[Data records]
::::

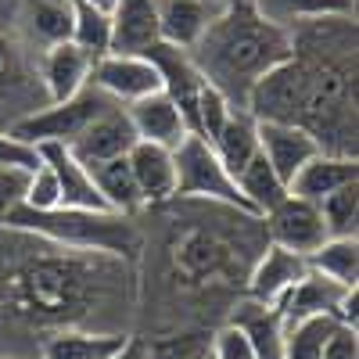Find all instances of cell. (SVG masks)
<instances>
[{
	"label": "cell",
	"mask_w": 359,
	"mask_h": 359,
	"mask_svg": "<svg viewBox=\"0 0 359 359\" xmlns=\"http://www.w3.org/2000/svg\"><path fill=\"white\" fill-rule=\"evenodd\" d=\"M245 111L309 130L323 151L355 155V18L294 25L291 54L252 86Z\"/></svg>",
	"instance_id": "1"
},
{
	"label": "cell",
	"mask_w": 359,
	"mask_h": 359,
	"mask_svg": "<svg viewBox=\"0 0 359 359\" xmlns=\"http://www.w3.org/2000/svg\"><path fill=\"white\" fill-rule=\"evenodd\" d=\"M33 245L36 252L18 259L0 280H4V302L11 316L29 320L36 327H76L90 316V306H97L104 298L108 284L123 277L130 266L123 259L97 252L57 248L50 241H40V237H33Z\"/></svg>",
	"instance_id": "2"
},
{
	"label": "cell",
	"mask_w": 359,
	"mask_h": 359,
	"mask_svg": "<svg viewBox=\"0 0 359 359\" xmlns=\"http://www.w3.org/2000/svg\"><path fill=\"white\" fill-rule=\"evenodd\" d=\"M291 54V33L259 15L252 0H230L208 22L201 40L191 47V57L201 79L219 90L233 104L245 108L252 86L277 69Z\"/></svg>",
	"instance_id": "3"
},
{
	"label": "cell",
	"mask_w": 359,
	"mask_h": 359,
	"mask_svg": "<svg viewBox=\"0 0 359 359\" xmlns=\"http://www.w3.org/2000/svg\"><path fill=\"white\" fill-rule=\"evenodd\" d=\"M4 226L33 233V237L50 241L57 248L97 252V255L123 259V262H137L140 252H144V237H140L133 216L108 212V208H65V205H57V208H43L40 212V208L18 205L4 219Z\"/></svg>",
	"instance_id": "4"
},
{
	"label": "cell",
	"mask_w": 359,
	"mask_h": 359,
	"mask_svg": "<svg viewBox=\"0 0 359 359\" xmlns=\"http://www.w3.org/2000/svg\"><path fill=\"white\" fill-rule=\"evenodd\" d=\"M252 230V226H248ZM248 230L237 233L223 219H212L205 226V219L187 223L184 230L172 233L169 241V259H172V273L184 284H212L223 277H233V269L241 266V255L248 248Z\"/></svg>",
	"instance_id": "5"
},
{
	"label": "cell",
	"mask_w": 359,
	"mask_h": 359,
	"mask_svg": "<svg viewBox=\"0 0 359 359\" xmlns=\"http://www.w3.org/2000/svg\"><path fill=\"white\" fill-rule=\"evenodd\" d=\"M172 162H176V198L180 201H216V205L241 208V212L252 216L233 172L219 162V155L212 151L208 140H201L198 133H187L172 151Z\"/></svg>",
	"instance_id": "6"
},
{
	"label": "cell",
	"mask_w": 359,
	"mask_h": 359,
	"mask_svg": "<svg viewBox=\"0 0 359 359\" xmlns=\"http://www.w3.org/2000/svg\"><path fill=\"white\" fill-rule=\"evenodd\" d=\"M36 62L40 54L15 33V25H0V126L4 130L47 104Z\"/></svg>",
	"instance_id": "7"
},
{
	"label": "cell",
	"mask_w": 359,
	"mask_h": 359,
	"mask_svg": "<svg viewBox=\"0 0 359 359\" xmlns=\"http://www.w3.org/2000/svg\"><path fill=\"white\" fill-rule=\"evenodd\" d=\"M115 101L97 90L94 83H86L79 94L65 97V101H47L40 111L25 115L22 123L11 126L15 137H22L25 144H72L101 111H108Z\"/></svg>",
	"instance_id": "8"
},
{
	"label": "cell",
	"mask_w": 359,
	"mask_h": 359,
	"mask_svg": "<svg viewBox=\"0 0 359 359\" xmlns=\"http://www.w3.org/2000/svg\"><path fill=\"white\" fill-rule=\"evenodd\" d=\"M259 219H262V233H266L269 245H280V248L298 252L306 259L327 241V226H323V216H320V205H313L306 198L284 194Z\"/></svg>",
	"instance_id": "9"
},
{
	"label": "cell",
	"mask_w": 359,
	"mask_h": 359,
	"mask_svg": "<svg viewBox=\"0 0 359 359\" xmlns=\"http://www.w3.org/2000/svg\"><path fill=\"white\" fill-rule=\"evenodd\" d=\"M90 83L115 101V104H133L147 94L162 90V79L151 65L147 54H101L94 57V69H90Z\"/></svg>",
	"instance_id": "10"
},
{
	"label": "cell",
	"mask_w": 359,
	"mask_h": 359,
	"mask_svg": "<svg viewBox=\"0 0 359 359\" xmlns=\"http://www.w3.org/2000/svg\"><path fill=\"white\" fill-rule=\"evenodd\" d=\"M133 144H137V130L126 115V104H111L65 147L83 165H97V162H108L118 155H130Z\"/></svg>",
	"instance_id": "11"
},
{
	"label": "cell",
	"mask_w": 359,
	"mask_h": 359,
	"mask_svg": "<svg viewBox=\"0 0 359 359\" xmlns=\"http://www.w3.org/2000/svg\"><path fill=\"white\" fill-rule=\"evenodd\" d=\"M309 269L306 255H298V252H287L280 245H262V252L252 259L248 266V277H245V298H255V302L262 306H277L280 302V294L302 277Z\"/></svg>",
	"instance_id": "12"
},
{
	"label": "cell",
	"mask_w": 359,
	"mask_h": 359,
	"mask_svg": "<svg viewBox=\"0 0 359 359\" xmlns=\"http://www.w3.org/2000/svg\"><path fill=\"white\" fill-rule=\"evenodd\" d=\"M147 57H151V65L162 79V90L176 101V108L184 111L187 118V130L194 126V108H198V97H201V90H205V79L194 65V57L191 50L184 47H172V43H155V47H147L144 50Z\"/></svg>",
	"instance_id": "13"
},
{
	"label": "cell",
	"mask_w": 359,
	"mask_h": 359,
	"mask_svg": "<svg viewBox=\"0 0 359 359\" xmlns=\"http://www.w3.org/2000/svg\"><path fill=\"white\" fill-rule=\"evenodd\" d=\"M255 123H259V151L284 184H291V176L316 151H323L316 144V137L294 123H266V118H255Z\"/></svg>",
	"instance_id": "14"
},
{
	"label": "cell",
	"mask_w": 359,
	"mask_h": 359,
	"mask_svg": "<svg viewBox=\"0 0 359 359\" xmlns=\"http://www.w3.org/2000/svg\"><path fill=\"white\" fill-rule=\"evenodd\" d=\"M40 83L47 101H65L90 83V69H94V54L83 50L72 40H62L47 50H40Z\"/></svg>",
	"instance_id": "15"
},
{
	"label": "cell",
	"mask_w": 359,
	"mask_h": 359,
	"mask_svg": "<svg viewBox=\"0 0 359 359\" xmlns=\"http://www.w3.org/2000/svg\"><path fill=\"white\" fill-rule=\"evenodd\" d=\"M11 25L40 54L72 36V4L69 0H18Z\"/></svg>",
	"instance_id": "16"
},
{
	"label": "cell",
	"mask_w": 359,
	"mask_h": 359,
	"mask_svg": "<svg viewBox=\"0 0 359 359\" xmlns=\"http://www.w3.org/2000/svg\"><path fill=\"white\" fill-rule=\"evenodd\" d=\"M126 158H130V172L137 180L144 208H162L176 198V162L169 147L137 140Z\"/></svg>",
	"instance_id": "17"
},
{
	"label": "cell",
	"mask_w": 359,
	"mask_h": 359,
	"mask_svg": "<svg viewBox=\"0 0 359 359\" xmlns=\"http://www.w3.org/2000/svg\"><path fill=\"white\" fill-rule=\"evenodd\" d=\"M348 184H359V162H355V155L316 151L302 169L291 176L287 194L320 205L327 194H334V191H341V187H348Z\"/></svg>",
	"instance_id": "18"
},
{
	"label": "cell",
	"mask_w": 359,
	"mask_h": 359,
	"mask_svg": "<svg viewBox=\"0 0 359 359\" xmlns=\"http://www.w3.org/2000/svg\"><path fill=\"white\" fill-rule=\"evenodd\" d=\"M126 115H130V123L137 130V140L162 144V147H169V151H176L180 140L191 133L184 111L176 108V101L165 94V90H155V94L126 104Z\"/></svg>",
	"instance_id": "19"
},
{
	"label": "cell",
	"mask_w": 359,
	"mask_h": 359,
	"mask_svg": "<svg viewBox=\"0 0 359 359\" xmlns=\"http://www.w3.org/2000/svg\"><path fill=\"white\" fill-rule=\"evenodd\" d=\"M345 291L348 287L327 280L323 273H316V269H306V273L280 294V302L273 309L280 313L284 327H294V323L313 320V316H334V309H338Z\"/></svg>",
	"instance_id": "20"
},
{
	"label": "cell",
	"mask_w": 359,
	"mask_h": 359,
	"mask_svg": "<svg viewBox=\"0 0 359 359\" xmlns=\"http://www.w3.org/2000/svg\"><path fill=\"white\" fill-rule=\"evenodd\" d=\"M219 8H223V0H155L158 40L191 50Z\"/></svg>",
	"instance_id": "21"
},
{
	"label": "cell",
	"mask_w": 359,
	"mask_h": 359,
	"mask_svg": "<svg viewBox=\"0 0 359 359\" xmlns=\"http://www.w3.org/2000/svg\"><path fill=\"white\" fill-rule=\"evenodd\" d=\"M155 43H158L155 0H115L108 50H115V54H144Z\"/></svg>",
	"instance_id": "22"
},
{
	"label": "cell",
	"mask_w": 359,
	"mask_h": 359,
	"mask_svg": "<svg viewBox=\"0 0 359 359\" xmlns=\"http://www.w3.org/2000/svg\"><path fill=\"white\" fill-rule=\"evenodd\" d=\"M230 323L245 331L255 359H280L284 355L287 327H284V320L273 306H262V302H255V298H241L230 313Z\"/></svg>",
	"instance_id": "23"
},
{
	"label": "cell",
	"mask_w": 359,
	"mask_h": 359,
	"mask_svg": "<svg viewBox=\"0 0 359 359\" xmlns=\"http://www.w3.org/2000/svg\"><path fill=\"white\" fill-rule=\"evenodd\" d=\"M130 334L123 331H79V327H62L40 345V359H111L126 345Z\"/></svg>",
	"instance_id": "24"
},
{
	"label": "cell",
	"mask_w": 359,
	"mask_h": 359,
	"mask_svg": "<svg viewBox=\"0 0 359 359\" xmlns=\"http://www.w3.org/2000/svg\"><path fill=\"white\" fill-rule=\"evenodd\" d=\"M252 4L262 18L287 33L313 18H355V0H252Z\"/></svg>",
	"instance_id": "25"
},
{
	"label": "cell",
	"mask_w": 359,
	"mask_h": 359,
	"mask_svg": "<svg viewBox=\"0 0 359 359\" xmlns=\"http://www.w3.org/2000/svg\"><path fill=\"white\" fill-rule=\"evenodd\" d=\"M94 184L104 198V205L111 212H123V216H137L144 212V201H140V191H137V180L130 172V158L118 155V158H108V162H97V165H86Z\"/></svg>",
	"instance_id": "26"
},
{
	"label": "cell",
	"mask_w": 359,
	"mask_h": 359,
	"mask_svg": "<svg viewBox=\"0 0 359 359\" xmlns=\"http://www.w3.org/2000/svg\"><path fill=\"white\" fill-rule=\"evenodd\" d=\"M208 144H212V151L219 155V162L237 176V169H241L259 151V123L245 108H233L226 115V123L219 126V133L208 140Z\"/></svg>",
	"instance_id": "27"
},
{
	"label": "cell",
	"mask_w": 359,
	"mask_h": 359,
	"mask_svg": "<svg viewBox=\"0 0 359 359\" xmlns=\"http://www.w3.org/2000/svg\"><path fill=\"white\" fill-rule=\"evenodd\" d=\"M233 180H237V187H241V194H245V201L252 208V216H266L269 208L287 194V184L273 172V165L262 158V151H255L241 169H237Z\"/></svg>",
	"instance_id": "28"
},
{
	"label": "cell",
	"mask_w": 359,
	"mask_h": 359,
	"mask_svg": "<svg viewBox=\"0 0 359 359\" xmlns=\"http://www.w3.org/2000/svg\"><path fill=\"white\" fill-rule=\"evenodd\" d=\"M306 262L327 280H334L341 287H355L359 284V237H327Z\"/></svg>",
	"instance_id": "29"
},
{
	"label": "cell",
	"mask_w": 359,
	"mask_h": 359,
	"mask_svg": "<svg viewBox=\"0 0 359 359\" xmlns=\"http://www.w3.org/2000/svg\"><path fill=\"white\" fill-rule=\"evenodd\" d=\"M72 4V43H79L83 50H90L94 57L108 54L111 43V15L94 8L90 0H69Z\"/></svg>",
	"instance_id": "30"
},
{
	"label": "cell",
	"mask_w": 359,
	"mask_h": 359,
	"mask_svg": "<svg viewBox=\"0 0 359 359\" xmlns=\"http://www.w3.org/2000/svg\"><path fill=\"white\" fill-rule=\"evenodd\" d=\"M334 316H313L287 327V338H284V355L280 359H320L327 338L334 334Z\"/></svg>",
	"instance_id": "31"
},
{
	"label": "cell",
	"mask_w": 359,
	"mask_h": 359,
	"mask_svg": "<svg viewBox=\"0 0 359 359\" xmlns=\"http://www.w3.org/2000/svg\"><path fill=\"white\" fill-rule=\"evenodd\" d=\"M320 216L327 237H355L359 233V184H348L320 201Z\"/></svg>",
	"instance_id": "32"
},
{
	"label": "cell",
	"mask_w": 359,
	"mask_h": 359,
	"mask_svg": "<svg viewBox=\"0 0 359 359\" xmlns=\"http://www.w3.org/2000/svg\"><path fill=\"white\" fill-rule=\"evenodd\" d=\"M230 111H233V104L219 94V90H212V86L205 83L201 97H198V108H194V126H191V133H198L201 140H212V137L219 133V126L226 123Z\"/></svg>",
	"instance_id": "33"
},
{
	"label": "cell",
	"mask_w": 359,
	"mask_h": 359,
	"mask_svg": "<svg viewBox=\"0 0 359 359\" xmlns=\"http://www.w3.org/2000/svg\"><path fill=\"white\" fill-rule=\"evenodd\" d=\"M22 205H29V208H57L62 205V194H57V180H54V172H50V165L40 158V165L29 172V184H25V201Z\"/></svg>",
	"instance_id": "34"
},
{
	"label": "cell",
	"mask_w": 359,
	"mask_h": 359,
	"mask_svg": "<svg viewBox=\"0 0 359 359\" xmlns=\"http://www.w3.org/2000/svg\"><path fill=\"white\" fill-rule=\"evenodd\" d=\"M0 165H8V169H36L40 165V147L25 144L22 137H15L11 130L0 126Z\"/></svg>",
	"instance_id": "35"
},
{
	"label": "cell",
	"mask_w": 359,
	"mask_h": 359,
	"mask_svg": "<svg viewBox=\"0 0 359 359\" xmlns=\"http://www.w3.org/2000/svg\"><path fill=\"white\" fill-rule=\"evenodd\" d=\"M208 355L212 359H255L245 331L233 327L230 320H226V327H219V331L212 334V341H208Z\"/></svg>",
	"instance_id": "36"
},
{
	"label": "cell",
	"mask_w": 359,
	"mask_h": 359,
	"mask_svg": "<svg viewBox=\"0 0 359 359\" xmlns=\"http://www.w3.org/2000/svg\"><path fill=\"white\" fill-rule=\"evenodd\" d=\"M29 172H33V169H8V165H0V226H4V219L25 201Z\"/></svg>",
	"instance_id": "37"
},
{
	"label": "cell",
	"mask_w": 359,
	"mask_h": 359,
	"mask_svg": "<svg viewBox=\"0 0 359 359\" xmlns=\"http://www.w3.org/2000/svg\"><path fill=\"white\" fill-rule=\"evenodd\" d=\"M320 359H359V331H348V327H334V334L327 338Z\"/></svg>",
	"instance_id": "38"
},
{
	"label": "cell",
	"mask_w": 359,
	"mask_h": 359,
	"mask_svg": "<svg viewBox=\"0 0 359 359\" xmlns=\"http://www.w3.org/2000/svg\"><path fill=\"white\" fill-rule=\"evenodd\" d=\"M111 359H144V341L140 338H126V345L118 348Z\"/></svg>",
	"instance_id": "39"
},
{
	"label": "cell",
	"mask_w": 359,
	"mask_h": 359,
	"mask_svg": "<svg viewBox=\"0 0 359 359\" xmlns=\"http://www.w3.org/2000/svg\"><path fill=\"white\" fill-rule=\"evenodd\" d=\"M90 4H94V8H101V11H108V15H111V8H115V0H90Z\"/></svg>",
	"instance_id": "40"
},
{
	"label": "cell",
	"mask_w": 359,
	"mask_h": 359,
	"mask_svg": "<svg viewBox=\"0 0 359 359\" xmlns=\"http://www.w3.org/2000/svg\"><path fill=\"white\" fill-rule=\"evenodd\" d=\"M194 359H212V355H208V348H205V352H201V355H194Z\"/></svg>",
	"instance_id": "41"
},
{
	"label": "cell",
	"mask_w": 359,
	"mask_h": 359,
	"mask_svg": "<svg viewBox=\"0 0 359 359\" xmlns=\"http://www.w3.org/2000/svg\"><path fill=\"white\" fill-rule=\"evenodd\" d=\"M0 359H22V355H0Z\"/></svg>",
	"instance_id": "42"
},
{
	"label": "cell",
	"mask_w": 359,
	"mask_h": 359,
	"mask_svg": "<svg viewBox=\"0 0 359 359\" xmlns=\"http://www.w3.org/2000/svg\"><path fill=\"white\" fill-rule=\"evenodd\" d=\"M223 4H230V0H223Z\"/></svg>",
	"instance_id": "43"
}]
</instances>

::::

— SHORT TASK —
Output the listing from its first line up to and including the line that contains "54V33L259 15L252 0H230L208" as a JSON list of strings, one string per line, with blank lines left out. Omit the pictures from your answer.

— REPLY TO THE TASK —
[
  "Find all instances of cell. (SVG masks)",
  "<instances>",
  "[{",
  "\t\"label\": \"cell\",",
  "\t\"mask_w\": 359,",
  "\t\"mask_h\": 359,",
  "\t\"mask_svg\": \"<svg viewBox=\\\"0 0 359 359\\\" xmlns=\\\"http://www.w3.org/2000/svg\\\"><path fill=\\\"white\\\" fill-rule=\\\"evenodd\\\" d=\\\"M245 111L309 130L323 151L355 155V18L294 25L291 54L252 86Z\\\"/></svg>\",",
  "\t\"instance_id\": \"1\"",
  "},",
  "{",
  "\t\"label\": \"cell\",",
  "\t\"mask_w\": 359,",
  "\t\"mask_h\": 359,",
  "\t\"mask_svg\": \"<svg viewBox=\\\"0 0 359 359\\\" xmlns=\\\"http://www.w3.org/2000/svg\\\"><path fill=\\\"white\\\" fill-rule=\\\"evenodd\\\" d=\\\"M33 245L36 252L18 259L0 280H4V302L11 316L29 320L36 327H76L90 316V306H97L104 298L108 284L123 277L130 266L123 259L97 252L57 248L50 241H40V237H33Z\\\"/></svg>\",",
  "\t\"instance_id\": \"2\"",
  "},",
  "{",
  "\t\"label\": \"cell\",",
  "\t\"mask_w\": 359,",
  "\t\"mask_h\": 359,",
  "\t\"mask_svg\": \"<svg viewBox=\\\"0 0 359 359\\\" xmlns=\\\"http://www.w3.org/2000/svg\\\"><path fill=\\\"white\\\" fill-rule=\\\"evenodd\\\" d=\\\"M291 54V33L259 15L252 0H230L208 22L201 40L191 47V57L201 79L219 90L233 104L245 108L252 86L277 69Z\\\"/></svg>\","
]